How to cite this URL:
Liang X, Kong Y, Shang H, Yang M, Lu W, Zeng Q, Zhang G, Ye X. Computed tomography findings, associated factors, and management of pulmonary nodules in 54,326 healthy individuals. J Can Res Ther [serial online] 2022 [cited 2023 Jan 27];18:2041-8. Available from: https://www.cancerjournal.net/text.asp?2022/18/7/2041/367465

Authors Xinyu Liang, Yongmei Kong and Hui Shang contributed to the paper equally.





 > Introduction Top


In 2020, about 2.2 million new lung cancer cases were detected worldwide. It was the leading cause of cancer-related deaths, with an estimated 1.8 million deaths.[1] In China, lung cancer has the highest morbidity and mortality.[2] The pathological and clinical stages of lung cancer are closely related to the patient's survival rate.[3] However, early diagnosis and treatment are essential approaches to reducing mortality.
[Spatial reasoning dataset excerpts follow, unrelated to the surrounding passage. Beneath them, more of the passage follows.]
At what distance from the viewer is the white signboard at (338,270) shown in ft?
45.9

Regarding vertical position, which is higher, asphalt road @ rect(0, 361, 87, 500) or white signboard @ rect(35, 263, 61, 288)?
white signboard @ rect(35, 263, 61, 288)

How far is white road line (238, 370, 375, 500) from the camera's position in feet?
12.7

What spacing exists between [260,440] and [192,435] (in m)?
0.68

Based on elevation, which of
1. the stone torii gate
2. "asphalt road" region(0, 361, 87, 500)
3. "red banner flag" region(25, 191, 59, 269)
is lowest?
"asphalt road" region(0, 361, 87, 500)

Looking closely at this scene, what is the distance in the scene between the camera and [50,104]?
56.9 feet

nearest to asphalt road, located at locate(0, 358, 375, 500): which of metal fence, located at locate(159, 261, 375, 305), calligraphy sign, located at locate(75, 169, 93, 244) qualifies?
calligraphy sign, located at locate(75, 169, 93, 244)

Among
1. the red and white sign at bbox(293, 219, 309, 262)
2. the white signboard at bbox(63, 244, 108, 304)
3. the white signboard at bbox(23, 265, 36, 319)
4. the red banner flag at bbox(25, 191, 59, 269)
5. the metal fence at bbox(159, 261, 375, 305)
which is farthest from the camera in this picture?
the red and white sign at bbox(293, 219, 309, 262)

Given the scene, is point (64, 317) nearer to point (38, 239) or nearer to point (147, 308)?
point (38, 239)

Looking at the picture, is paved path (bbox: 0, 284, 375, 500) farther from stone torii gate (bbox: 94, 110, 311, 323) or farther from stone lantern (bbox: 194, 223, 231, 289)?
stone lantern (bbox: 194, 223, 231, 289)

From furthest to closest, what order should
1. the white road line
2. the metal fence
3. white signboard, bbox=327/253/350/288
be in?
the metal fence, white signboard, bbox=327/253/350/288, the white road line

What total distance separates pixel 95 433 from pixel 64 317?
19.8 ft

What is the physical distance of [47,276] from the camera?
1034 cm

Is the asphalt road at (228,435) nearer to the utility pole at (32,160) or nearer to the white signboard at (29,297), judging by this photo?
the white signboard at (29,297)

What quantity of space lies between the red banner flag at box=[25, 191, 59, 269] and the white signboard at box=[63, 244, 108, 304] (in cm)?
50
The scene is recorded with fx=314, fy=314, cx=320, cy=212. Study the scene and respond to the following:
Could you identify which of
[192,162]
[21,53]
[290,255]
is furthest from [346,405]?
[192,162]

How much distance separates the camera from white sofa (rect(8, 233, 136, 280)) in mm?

In 2011, the National Lung Screening Trial reported that lung cancer mortality in high-risk populations could be reduced by 20% using low-dose computed tomography (LDCT) screening instead of standard chest X-ray.[4] As LDCT screening programs have been widely carried out in recent years, asymptomatic pulmonary nodules have been detected more frequently. The detection rate of pulmonary nodules in China is 20%–80%.[5],[6],[7],[8] In an article on chest computed tomography (CT) screening for lung cancer, the authors used a comprehensive and systematic analysis of 88,497 patients to show a significant reduction in lung cancer-related mortality and an increase in early-stage tumor diagnosis.[9] Pulmonary nodules are generally regarded as an early manifestation of lung cancer, so they have received much attention. However, more than >97% of the pulmonary nodules found by LDCT screening are benign. Lung cancer has a detection rate of only 0.7%–2.3%.[10],[11] A high detection rate may lead to overdiagnosis, overtreatment, waste of medical resources, and higher levels of anxiety in patients.[9],[12],[13],[14],[15] This study retrospectively analyzed 54,326 healthy individuals who underwent chest LDCT screening. According to the screening results, the detection rates of pulmonary nodules, associated factors, and the pulmonary nodules diagnosed and management as lung cancer in healthy individuals.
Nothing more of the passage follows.